Friday Sep 25, 2009
Since it looks like "Grantland Rice Story" and "American Family Robinson" were fairly close in the poll, I'll be running episodes of both series each week in the blog.

I hope you like "The Grantland Rice Story" because it's going to be a long haul - I have all 52 episodes of the series. It might remind you a bit of "The Passing Parade", with its simple setup of a narrator guiding us through interesting personal and professional stories of the famous and not-so-famous.

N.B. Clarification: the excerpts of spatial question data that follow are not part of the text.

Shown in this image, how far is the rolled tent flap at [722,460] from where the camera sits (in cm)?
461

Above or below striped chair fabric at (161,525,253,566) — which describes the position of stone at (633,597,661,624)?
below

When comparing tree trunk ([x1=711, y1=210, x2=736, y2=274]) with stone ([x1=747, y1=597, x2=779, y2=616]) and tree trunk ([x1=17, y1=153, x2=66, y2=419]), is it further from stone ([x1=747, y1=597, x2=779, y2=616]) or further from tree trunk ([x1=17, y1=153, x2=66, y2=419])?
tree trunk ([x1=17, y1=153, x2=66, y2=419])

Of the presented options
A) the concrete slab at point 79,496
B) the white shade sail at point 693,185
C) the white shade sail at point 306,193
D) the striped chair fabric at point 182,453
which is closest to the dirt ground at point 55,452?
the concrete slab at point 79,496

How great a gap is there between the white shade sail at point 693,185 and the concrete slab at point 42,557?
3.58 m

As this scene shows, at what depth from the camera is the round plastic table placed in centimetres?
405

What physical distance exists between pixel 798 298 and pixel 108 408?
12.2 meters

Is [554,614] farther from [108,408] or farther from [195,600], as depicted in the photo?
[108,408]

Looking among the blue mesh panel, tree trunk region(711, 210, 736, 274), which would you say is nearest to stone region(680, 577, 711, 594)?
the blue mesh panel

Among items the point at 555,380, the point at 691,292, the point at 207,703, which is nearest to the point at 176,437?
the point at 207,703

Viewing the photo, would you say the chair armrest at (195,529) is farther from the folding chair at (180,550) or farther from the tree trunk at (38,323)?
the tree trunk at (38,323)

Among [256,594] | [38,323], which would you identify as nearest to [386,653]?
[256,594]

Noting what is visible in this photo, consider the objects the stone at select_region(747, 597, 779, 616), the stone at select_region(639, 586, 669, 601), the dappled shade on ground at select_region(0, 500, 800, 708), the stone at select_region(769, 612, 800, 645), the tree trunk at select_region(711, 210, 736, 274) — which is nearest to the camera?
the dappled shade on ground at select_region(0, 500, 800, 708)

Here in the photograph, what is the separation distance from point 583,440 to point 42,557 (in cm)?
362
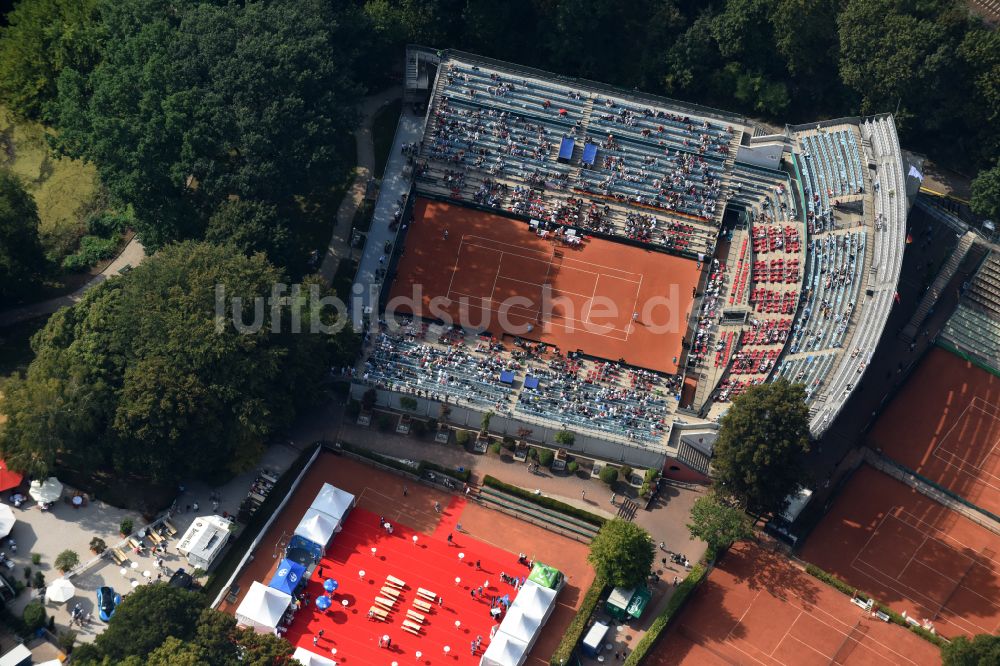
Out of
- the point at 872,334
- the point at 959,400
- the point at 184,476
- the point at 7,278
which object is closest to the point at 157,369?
the point at 184,476

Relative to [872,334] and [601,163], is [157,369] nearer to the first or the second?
[601,163]

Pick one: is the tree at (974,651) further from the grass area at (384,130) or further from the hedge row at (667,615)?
the grass area at (384,130)

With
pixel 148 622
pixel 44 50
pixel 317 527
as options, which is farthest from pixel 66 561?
pixel 44 50

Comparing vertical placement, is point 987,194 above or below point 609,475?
above

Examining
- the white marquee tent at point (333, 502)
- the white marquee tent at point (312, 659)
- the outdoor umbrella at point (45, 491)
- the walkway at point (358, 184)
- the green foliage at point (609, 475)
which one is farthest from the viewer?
the walkway at point (358, 184)

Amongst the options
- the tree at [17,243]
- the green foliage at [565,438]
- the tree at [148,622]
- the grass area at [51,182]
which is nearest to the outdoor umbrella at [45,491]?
the tree at [148,622]

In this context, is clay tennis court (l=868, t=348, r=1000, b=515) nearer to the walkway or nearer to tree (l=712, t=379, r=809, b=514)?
tree (l=712, t=379, r=809, b=514)

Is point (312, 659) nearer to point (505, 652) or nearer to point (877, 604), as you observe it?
point (505, 652)
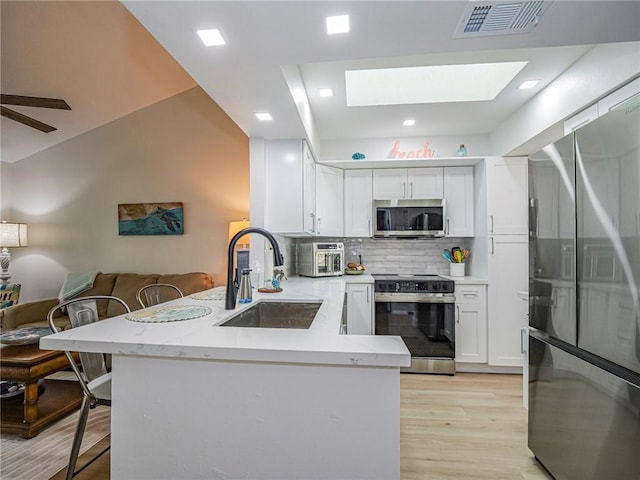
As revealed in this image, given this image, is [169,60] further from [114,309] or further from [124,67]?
[114,309]

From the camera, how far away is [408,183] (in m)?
3.73

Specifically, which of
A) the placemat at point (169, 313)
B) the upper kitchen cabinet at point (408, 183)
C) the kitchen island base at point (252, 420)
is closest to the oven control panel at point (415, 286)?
the upper kitchen cabinet at point (408, 183)

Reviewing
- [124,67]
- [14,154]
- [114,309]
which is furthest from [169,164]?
[14,154]

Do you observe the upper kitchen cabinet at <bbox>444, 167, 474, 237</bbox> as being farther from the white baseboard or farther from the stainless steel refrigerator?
the stainless steel refrigerator

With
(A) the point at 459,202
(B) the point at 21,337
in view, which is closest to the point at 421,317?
(A) the point at 459,202

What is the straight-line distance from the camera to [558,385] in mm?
1651

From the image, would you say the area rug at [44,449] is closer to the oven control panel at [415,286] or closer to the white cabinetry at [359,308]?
the white cabinetry at [359,308]

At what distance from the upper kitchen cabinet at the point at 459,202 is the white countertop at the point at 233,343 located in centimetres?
277

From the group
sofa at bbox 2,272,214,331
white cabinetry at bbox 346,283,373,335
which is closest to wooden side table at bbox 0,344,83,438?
sofa at bbox 2,272,214,331

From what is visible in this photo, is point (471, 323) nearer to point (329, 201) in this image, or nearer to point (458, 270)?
point (458, 270)

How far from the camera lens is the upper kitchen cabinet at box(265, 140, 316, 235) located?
9.44ft

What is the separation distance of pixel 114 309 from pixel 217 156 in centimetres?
216

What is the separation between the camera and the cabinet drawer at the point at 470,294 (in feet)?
10.9

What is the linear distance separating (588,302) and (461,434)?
132 cm
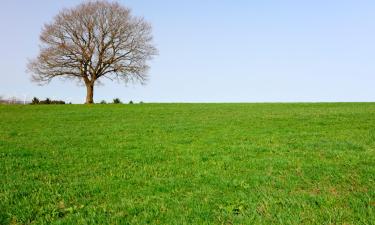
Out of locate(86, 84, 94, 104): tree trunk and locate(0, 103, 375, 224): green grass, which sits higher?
locate(86, 84, 94, 104): tree trunk

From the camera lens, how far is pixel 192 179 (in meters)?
10.6

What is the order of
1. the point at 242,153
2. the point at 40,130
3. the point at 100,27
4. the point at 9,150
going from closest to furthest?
the point at 242,153 → the point at 9,150 → the point at 40,130 → the point at 100,27

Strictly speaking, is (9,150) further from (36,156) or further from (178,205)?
(178,205)

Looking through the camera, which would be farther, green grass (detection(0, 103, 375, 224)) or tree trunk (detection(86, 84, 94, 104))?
tree trunk (detection(86, 84, 94, 104))

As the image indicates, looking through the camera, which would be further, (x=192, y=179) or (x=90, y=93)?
(x=90, y=93)

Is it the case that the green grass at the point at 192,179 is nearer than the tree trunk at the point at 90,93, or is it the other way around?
the green grass at the point at 192,179

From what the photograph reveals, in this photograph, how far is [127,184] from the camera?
10.3 m

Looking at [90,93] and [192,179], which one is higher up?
[90,93]

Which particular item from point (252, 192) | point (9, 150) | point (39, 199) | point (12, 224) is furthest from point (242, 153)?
point (9, 150)

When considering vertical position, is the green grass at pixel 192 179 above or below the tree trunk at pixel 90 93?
below

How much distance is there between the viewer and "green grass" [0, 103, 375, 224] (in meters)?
7.94

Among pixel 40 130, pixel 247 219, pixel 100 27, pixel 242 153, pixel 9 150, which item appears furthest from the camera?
pixel 100 27

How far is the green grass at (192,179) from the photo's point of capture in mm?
7941

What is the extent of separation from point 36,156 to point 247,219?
32.2ft
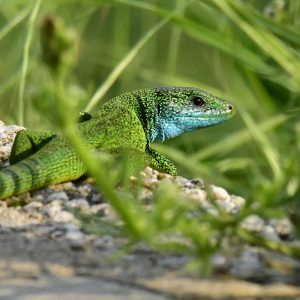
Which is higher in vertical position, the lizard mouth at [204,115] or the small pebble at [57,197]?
the lizard mouth at [204,115]

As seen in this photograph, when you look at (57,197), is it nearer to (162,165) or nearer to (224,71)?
(162,165)

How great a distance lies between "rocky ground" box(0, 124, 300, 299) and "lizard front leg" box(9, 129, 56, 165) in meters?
1.08

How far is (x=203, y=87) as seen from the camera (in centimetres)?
755

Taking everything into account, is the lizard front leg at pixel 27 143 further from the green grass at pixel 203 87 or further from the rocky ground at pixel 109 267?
the rocky ground at pixel 109 267

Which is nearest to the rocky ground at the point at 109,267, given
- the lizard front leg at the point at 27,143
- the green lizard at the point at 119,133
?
the green lizard at the point at 119,133

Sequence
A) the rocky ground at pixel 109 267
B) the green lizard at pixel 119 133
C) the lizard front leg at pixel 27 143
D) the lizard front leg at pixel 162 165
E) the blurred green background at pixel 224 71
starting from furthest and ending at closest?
the blurred green background at pixel 224 71 < the lizard front leg at pixel 162 165 < the lizard front leg at pixel 27 143 < the green lizard at pixel 119 133 < the rocky ground at pixel 109 267

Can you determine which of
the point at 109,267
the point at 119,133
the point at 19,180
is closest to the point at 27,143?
the point at 119,133

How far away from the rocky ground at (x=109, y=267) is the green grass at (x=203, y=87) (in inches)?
3.8

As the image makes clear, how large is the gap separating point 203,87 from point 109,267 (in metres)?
4.00

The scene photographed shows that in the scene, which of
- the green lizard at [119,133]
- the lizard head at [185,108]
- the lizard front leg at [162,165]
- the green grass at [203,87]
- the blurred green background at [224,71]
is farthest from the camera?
the lizard head at [185,108]

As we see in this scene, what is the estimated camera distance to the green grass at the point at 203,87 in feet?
10.8

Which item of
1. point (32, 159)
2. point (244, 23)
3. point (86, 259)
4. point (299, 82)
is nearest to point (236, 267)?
point (86, 259)

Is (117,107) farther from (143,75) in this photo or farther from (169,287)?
(169,287)

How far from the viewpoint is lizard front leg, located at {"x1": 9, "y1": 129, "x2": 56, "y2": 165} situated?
18.1 ft
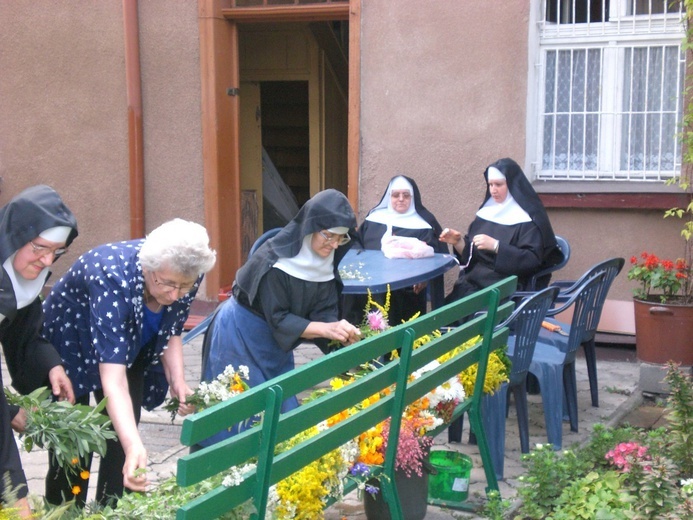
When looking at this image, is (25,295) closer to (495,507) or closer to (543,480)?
(495,507)

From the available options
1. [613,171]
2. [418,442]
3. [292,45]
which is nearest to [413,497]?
[418,442]

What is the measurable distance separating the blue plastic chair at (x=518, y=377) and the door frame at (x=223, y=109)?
322cm

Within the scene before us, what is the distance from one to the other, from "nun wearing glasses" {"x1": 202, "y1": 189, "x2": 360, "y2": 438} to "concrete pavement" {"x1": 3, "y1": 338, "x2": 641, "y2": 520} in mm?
803

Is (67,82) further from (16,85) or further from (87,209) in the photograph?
(87,209)

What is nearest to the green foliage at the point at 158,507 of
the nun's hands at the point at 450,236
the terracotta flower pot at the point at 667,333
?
the nun's hands at the point at 450,236

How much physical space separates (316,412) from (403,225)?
4.07 meters

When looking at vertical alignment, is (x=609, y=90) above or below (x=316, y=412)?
above

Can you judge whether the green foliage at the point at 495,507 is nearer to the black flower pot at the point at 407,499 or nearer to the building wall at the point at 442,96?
the black flower pot at the point at 407,499

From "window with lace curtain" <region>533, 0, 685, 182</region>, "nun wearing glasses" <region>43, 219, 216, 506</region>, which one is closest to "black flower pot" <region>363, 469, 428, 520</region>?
"nun wearing glasses" <region>43, 219, 216, 506</region>

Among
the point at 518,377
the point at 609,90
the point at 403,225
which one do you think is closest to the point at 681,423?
the point at 518,377

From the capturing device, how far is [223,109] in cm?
833

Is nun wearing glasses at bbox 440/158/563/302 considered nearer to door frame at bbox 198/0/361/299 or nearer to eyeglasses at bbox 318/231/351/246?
door frame at bbox 198/0/361/299

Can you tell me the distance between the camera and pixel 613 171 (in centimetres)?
725

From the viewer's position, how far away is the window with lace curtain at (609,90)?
7.08 metres
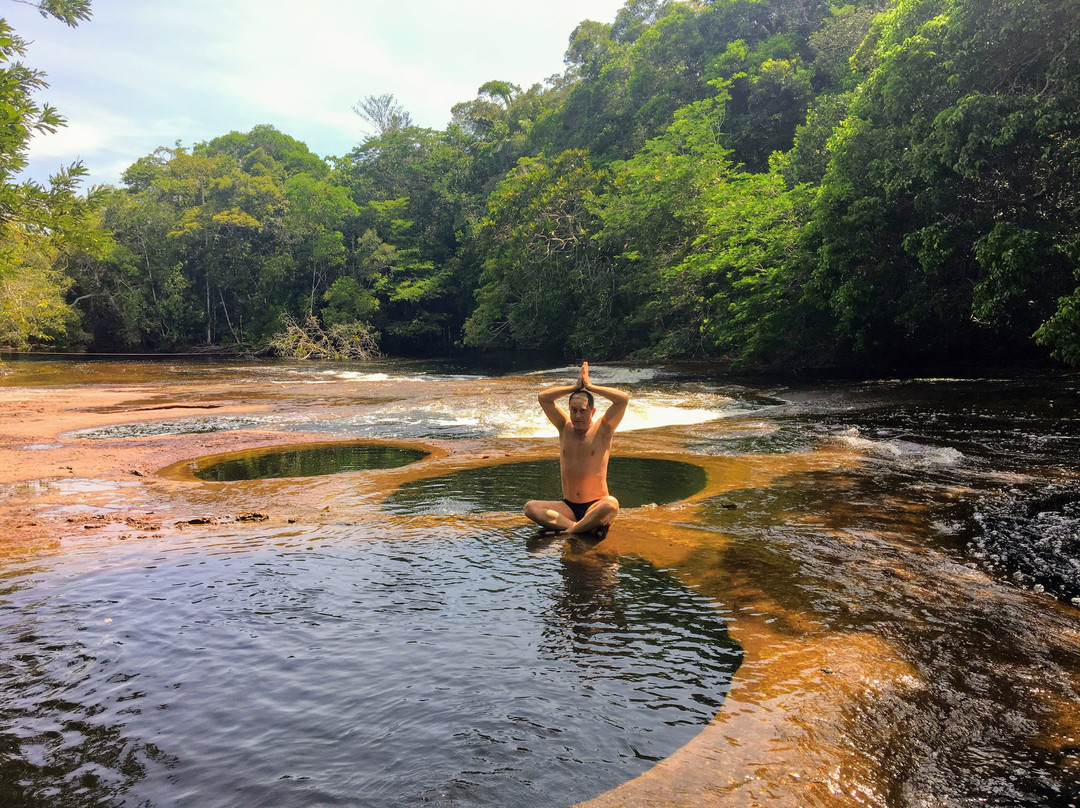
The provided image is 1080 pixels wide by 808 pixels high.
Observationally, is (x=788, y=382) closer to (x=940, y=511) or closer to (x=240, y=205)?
(x=940, y=511)

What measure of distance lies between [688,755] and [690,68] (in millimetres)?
42075

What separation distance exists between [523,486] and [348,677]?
5.17m

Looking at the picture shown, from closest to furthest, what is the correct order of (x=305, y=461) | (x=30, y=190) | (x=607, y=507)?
(x=607, y=507) → (x=305, y=461) → (x=30, y=190)

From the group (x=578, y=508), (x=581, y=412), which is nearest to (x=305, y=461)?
(x=578, y=508)

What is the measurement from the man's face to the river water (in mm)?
1032

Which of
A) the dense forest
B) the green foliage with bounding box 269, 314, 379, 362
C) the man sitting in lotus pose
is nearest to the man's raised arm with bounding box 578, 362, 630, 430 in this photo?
the man sitting in lotus pose

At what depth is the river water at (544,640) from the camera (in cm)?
308

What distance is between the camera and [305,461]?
11656mm

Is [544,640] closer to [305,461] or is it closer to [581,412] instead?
[581,412]

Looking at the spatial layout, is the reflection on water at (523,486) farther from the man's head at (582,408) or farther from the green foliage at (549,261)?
the green foliage at (549,261)

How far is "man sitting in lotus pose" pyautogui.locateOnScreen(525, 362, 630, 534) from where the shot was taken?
6.23 m

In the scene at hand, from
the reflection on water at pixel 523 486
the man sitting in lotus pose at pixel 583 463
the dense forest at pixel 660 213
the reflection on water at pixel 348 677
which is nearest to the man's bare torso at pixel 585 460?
the man sitting in lotus pose at pixel 583 463

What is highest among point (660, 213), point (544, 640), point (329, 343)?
point (660, 213)

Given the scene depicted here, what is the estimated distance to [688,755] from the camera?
10.3ft
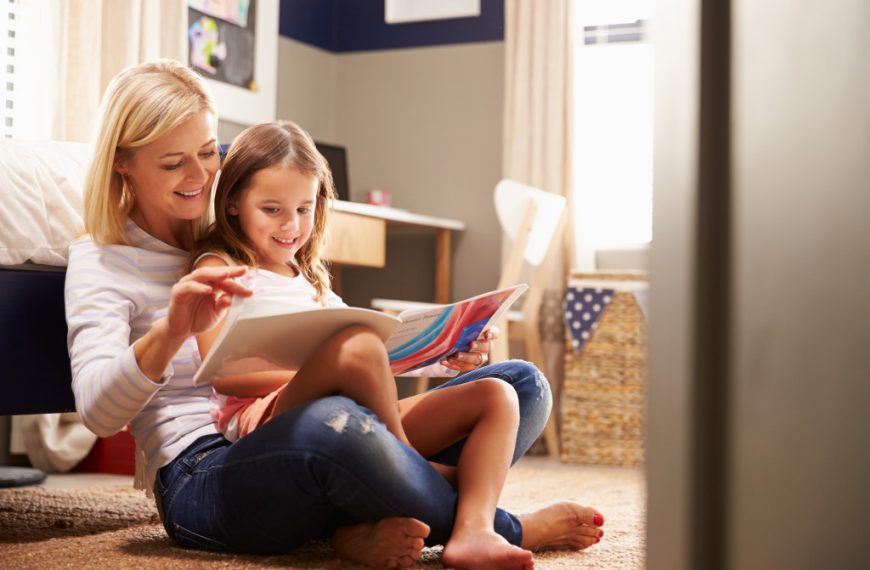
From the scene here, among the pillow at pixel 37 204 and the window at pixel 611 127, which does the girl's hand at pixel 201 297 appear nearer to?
the pillow at pixel 37 204

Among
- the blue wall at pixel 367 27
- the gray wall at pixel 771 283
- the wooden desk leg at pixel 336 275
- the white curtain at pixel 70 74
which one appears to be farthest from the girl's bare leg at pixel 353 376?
the blue wall at pixel 367 27

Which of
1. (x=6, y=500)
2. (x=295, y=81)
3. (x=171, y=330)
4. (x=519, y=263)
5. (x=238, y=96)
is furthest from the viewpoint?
(x=295, y=81)

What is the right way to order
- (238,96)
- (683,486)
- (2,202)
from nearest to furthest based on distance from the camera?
(683,486)
(2,202)
(238,96)

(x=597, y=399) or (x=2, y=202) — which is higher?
(x=2, y=202)

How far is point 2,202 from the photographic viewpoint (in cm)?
147

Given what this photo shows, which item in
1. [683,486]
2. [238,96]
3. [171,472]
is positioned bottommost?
[171,472]

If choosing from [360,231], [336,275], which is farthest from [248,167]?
[336,275]

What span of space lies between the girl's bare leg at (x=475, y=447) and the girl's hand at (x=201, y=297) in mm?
332

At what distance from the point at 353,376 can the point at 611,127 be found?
110 inches

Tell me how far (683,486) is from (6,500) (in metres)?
1.69

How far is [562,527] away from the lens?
4.21 feet

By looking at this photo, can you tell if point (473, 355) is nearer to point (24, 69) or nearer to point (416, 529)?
point (416, 529)

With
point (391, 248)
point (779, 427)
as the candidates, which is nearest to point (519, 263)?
point (391, 248)

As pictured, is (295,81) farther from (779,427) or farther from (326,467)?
(779,427)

The program was syndicated by Thesaurus, a division of RCA that initially produced music library discs for stations then later expanded into syndicated programming. "The Grantland Rice Story" was one of eight series released for syndication the first week of May, 1955 by Thesaurus during their 20th anniversary (you can see a "Billboard" magazine article about the release
here). My particular set came from a station in the southwest that started broadcasting the program weekly on September 17, 1955, noting the date of each broadcast inside the album box cover.
Hosted by
Jimmy Powers, the show focuses on the life of the "Dean of the Sportswriters",
Grantland Rice, and was based on Rice's autobiography, "The Tumult and the Shouting". Powers reads from the autobiography and, on some shows, major sports and newspaper figures drop by to comment on the story or offer memories of Rice, who knew just about every major sports figure during his long career that extended from the 1920s until his death a few months before this series was recorded. Powers was a well-known sports writer in his own right, serving as the sports editor of the "Daily News". He was also the announcer for NBC's Friday night fights all through the 1950s.
Program GRS-1 is titled "Beginning at the Beginning", where Jimmy tells us about the series and reads from sections of Granny Rice's autobiography on his early life and the start of his newspaper career.
The show was transferred from an original RCA Thesaurus 12" vinyl transcription, matrix number F7-MR-5048-1. The matrix numbers used on the discs, beginning with "F" and "G" indicate the program was recorded and mastered in 1955 and 1956.